» EXERCISE BRIEF
For every line that contains the string "Zealand", pull that line out of the material below.

== WORKING DATA ==

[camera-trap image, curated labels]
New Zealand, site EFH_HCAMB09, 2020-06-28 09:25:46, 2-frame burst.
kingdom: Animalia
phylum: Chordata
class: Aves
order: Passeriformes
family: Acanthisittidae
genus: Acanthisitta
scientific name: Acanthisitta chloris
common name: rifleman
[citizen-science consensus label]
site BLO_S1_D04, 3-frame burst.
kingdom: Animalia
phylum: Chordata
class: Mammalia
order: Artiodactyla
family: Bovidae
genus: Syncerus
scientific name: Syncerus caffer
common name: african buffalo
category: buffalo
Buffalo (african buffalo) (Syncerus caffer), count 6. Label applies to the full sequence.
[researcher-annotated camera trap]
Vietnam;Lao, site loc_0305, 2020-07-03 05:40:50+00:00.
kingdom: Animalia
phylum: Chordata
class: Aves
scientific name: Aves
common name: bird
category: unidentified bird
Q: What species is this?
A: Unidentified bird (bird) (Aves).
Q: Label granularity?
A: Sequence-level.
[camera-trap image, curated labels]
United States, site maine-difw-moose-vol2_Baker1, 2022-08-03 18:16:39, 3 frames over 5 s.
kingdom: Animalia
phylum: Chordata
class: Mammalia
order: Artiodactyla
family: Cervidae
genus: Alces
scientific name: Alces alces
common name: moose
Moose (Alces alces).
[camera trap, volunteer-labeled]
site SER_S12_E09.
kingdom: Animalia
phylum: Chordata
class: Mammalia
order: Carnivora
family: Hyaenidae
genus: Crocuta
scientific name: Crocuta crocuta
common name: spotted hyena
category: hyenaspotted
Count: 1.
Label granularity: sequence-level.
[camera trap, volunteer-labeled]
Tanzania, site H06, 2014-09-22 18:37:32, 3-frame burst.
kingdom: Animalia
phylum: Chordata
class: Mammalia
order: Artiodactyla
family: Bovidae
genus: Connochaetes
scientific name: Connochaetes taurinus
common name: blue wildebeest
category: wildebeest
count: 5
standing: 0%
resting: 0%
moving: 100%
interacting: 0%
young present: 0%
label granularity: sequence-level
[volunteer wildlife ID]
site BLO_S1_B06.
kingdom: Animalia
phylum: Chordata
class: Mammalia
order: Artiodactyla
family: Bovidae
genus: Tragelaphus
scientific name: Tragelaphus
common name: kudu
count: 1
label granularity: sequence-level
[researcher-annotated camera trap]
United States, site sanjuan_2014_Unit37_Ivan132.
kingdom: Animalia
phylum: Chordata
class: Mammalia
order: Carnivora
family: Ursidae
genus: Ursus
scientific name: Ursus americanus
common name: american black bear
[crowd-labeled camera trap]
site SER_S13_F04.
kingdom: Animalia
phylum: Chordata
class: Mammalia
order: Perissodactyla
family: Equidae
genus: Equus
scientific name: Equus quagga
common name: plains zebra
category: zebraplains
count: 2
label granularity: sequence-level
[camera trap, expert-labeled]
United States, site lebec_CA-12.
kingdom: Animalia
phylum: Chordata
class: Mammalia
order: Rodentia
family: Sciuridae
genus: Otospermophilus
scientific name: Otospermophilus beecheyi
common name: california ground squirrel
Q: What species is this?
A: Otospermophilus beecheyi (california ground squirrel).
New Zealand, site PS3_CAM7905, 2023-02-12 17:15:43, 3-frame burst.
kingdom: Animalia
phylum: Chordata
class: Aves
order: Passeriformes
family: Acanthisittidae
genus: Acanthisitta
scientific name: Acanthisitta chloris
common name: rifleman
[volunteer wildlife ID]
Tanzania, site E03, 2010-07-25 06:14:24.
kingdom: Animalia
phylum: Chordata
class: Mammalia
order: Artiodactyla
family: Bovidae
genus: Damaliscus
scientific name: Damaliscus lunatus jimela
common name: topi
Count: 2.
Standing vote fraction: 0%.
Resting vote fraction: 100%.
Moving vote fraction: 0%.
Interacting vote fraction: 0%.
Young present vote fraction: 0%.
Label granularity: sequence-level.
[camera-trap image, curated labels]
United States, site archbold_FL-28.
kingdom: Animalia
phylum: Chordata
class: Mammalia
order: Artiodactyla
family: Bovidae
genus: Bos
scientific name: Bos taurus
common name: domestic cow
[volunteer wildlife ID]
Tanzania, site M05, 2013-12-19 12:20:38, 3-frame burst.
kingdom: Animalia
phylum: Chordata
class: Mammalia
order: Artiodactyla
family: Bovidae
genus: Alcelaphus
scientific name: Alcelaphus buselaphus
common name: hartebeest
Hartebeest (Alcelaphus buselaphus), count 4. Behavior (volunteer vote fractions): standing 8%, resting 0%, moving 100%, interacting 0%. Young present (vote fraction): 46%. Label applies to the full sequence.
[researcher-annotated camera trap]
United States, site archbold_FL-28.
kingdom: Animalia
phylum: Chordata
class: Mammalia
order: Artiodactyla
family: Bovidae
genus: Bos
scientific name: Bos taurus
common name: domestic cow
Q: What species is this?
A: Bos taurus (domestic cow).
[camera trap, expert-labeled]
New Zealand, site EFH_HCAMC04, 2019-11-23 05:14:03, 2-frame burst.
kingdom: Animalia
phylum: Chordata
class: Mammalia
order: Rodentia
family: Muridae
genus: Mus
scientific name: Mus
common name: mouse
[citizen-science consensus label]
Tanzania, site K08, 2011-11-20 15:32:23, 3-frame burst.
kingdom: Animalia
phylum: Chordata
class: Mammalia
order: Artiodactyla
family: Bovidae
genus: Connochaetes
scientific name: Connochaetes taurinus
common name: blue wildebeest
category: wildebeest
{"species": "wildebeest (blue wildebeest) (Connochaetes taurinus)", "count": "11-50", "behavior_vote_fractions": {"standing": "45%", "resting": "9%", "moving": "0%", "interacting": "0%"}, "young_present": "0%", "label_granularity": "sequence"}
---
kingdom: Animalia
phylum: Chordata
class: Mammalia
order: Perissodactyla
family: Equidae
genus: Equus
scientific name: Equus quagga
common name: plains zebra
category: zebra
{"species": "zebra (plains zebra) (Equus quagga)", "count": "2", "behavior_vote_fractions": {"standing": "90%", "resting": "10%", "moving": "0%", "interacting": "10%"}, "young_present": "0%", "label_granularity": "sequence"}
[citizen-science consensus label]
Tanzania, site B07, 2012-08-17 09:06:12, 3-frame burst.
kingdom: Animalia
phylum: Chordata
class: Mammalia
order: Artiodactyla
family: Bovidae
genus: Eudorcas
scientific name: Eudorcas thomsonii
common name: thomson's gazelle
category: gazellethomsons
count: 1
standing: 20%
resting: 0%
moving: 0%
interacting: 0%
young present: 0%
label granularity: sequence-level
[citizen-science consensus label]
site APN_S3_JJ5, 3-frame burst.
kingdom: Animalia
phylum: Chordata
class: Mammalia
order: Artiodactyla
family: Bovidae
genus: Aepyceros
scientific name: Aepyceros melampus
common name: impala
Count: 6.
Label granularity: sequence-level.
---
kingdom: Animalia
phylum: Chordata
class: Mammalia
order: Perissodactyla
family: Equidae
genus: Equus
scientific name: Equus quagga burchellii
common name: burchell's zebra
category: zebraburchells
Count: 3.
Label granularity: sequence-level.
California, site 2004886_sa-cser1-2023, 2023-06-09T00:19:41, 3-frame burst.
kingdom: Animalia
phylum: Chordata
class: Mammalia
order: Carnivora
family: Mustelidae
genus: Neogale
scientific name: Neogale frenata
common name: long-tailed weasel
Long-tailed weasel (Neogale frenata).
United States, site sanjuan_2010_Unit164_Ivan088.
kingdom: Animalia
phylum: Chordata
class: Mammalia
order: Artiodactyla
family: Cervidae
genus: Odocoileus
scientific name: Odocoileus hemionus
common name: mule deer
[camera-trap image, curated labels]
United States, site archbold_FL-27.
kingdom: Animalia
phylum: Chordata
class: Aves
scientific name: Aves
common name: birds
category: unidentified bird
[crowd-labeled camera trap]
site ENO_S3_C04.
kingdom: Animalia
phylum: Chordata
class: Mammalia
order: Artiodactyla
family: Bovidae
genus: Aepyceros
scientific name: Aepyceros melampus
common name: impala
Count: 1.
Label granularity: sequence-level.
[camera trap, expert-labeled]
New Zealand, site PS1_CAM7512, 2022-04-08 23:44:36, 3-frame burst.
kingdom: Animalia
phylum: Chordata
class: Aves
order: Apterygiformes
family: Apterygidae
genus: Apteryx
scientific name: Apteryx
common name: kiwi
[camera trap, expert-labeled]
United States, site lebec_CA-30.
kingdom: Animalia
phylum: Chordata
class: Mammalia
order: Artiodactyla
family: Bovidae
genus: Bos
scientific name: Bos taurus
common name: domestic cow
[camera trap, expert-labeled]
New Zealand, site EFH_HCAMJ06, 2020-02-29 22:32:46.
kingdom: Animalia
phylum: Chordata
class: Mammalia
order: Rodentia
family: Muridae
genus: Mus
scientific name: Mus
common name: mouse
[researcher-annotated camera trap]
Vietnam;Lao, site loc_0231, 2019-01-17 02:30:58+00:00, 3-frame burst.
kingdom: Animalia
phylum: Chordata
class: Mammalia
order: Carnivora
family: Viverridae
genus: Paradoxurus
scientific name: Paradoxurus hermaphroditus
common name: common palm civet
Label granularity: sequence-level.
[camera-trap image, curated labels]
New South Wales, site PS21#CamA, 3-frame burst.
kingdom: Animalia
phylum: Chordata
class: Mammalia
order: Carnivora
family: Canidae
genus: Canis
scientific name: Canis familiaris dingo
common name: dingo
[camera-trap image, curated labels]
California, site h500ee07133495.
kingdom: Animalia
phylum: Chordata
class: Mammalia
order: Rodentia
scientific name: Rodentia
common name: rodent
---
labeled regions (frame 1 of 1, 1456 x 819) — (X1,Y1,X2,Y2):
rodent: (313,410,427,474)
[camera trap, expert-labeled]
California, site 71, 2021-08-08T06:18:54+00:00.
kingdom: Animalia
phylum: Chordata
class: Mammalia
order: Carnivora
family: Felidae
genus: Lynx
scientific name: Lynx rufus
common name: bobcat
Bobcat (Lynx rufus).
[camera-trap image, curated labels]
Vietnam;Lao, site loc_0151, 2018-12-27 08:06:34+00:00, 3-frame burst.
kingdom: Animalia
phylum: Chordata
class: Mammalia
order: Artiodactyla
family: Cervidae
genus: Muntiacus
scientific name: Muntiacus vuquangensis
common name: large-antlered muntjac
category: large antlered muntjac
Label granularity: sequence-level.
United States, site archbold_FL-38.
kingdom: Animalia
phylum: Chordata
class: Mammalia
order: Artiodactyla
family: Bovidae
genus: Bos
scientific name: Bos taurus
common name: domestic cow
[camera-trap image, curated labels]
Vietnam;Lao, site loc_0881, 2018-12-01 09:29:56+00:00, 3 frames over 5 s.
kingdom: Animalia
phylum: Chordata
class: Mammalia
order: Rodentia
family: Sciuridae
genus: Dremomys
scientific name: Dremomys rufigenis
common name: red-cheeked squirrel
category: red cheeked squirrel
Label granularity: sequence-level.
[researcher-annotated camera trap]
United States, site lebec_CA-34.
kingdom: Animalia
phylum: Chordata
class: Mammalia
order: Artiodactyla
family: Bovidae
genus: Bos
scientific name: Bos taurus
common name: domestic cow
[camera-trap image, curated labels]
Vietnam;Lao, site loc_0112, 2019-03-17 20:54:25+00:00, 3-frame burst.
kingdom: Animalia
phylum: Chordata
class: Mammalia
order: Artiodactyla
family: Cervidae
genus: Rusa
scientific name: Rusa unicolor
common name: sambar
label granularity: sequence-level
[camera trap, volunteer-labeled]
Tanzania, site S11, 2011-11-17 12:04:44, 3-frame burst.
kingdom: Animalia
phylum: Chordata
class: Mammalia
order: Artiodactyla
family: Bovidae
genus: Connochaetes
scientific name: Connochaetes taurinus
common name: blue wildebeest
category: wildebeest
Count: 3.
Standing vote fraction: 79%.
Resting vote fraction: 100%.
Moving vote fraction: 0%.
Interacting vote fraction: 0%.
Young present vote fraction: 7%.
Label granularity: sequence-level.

===

» THE ANSWER
New Zealand, site EFH_HCAMB09, 2020-06-28 09:25:46, 2-frame burst.
New Zealand, site PS3_CAM7905, 2023-02-12 17:15:43, 3-frame burst.
New Zealand, site EFH_HCAMC04, 2019-11-23 05:14:03, 2-frame burst.
New Zealand, site PS1_CAM7512, 2022-04-08 23:44:36, 3-frame burst.
New Zealand, site EFH_HCAMJ06, 2020-02-29 22:32:46.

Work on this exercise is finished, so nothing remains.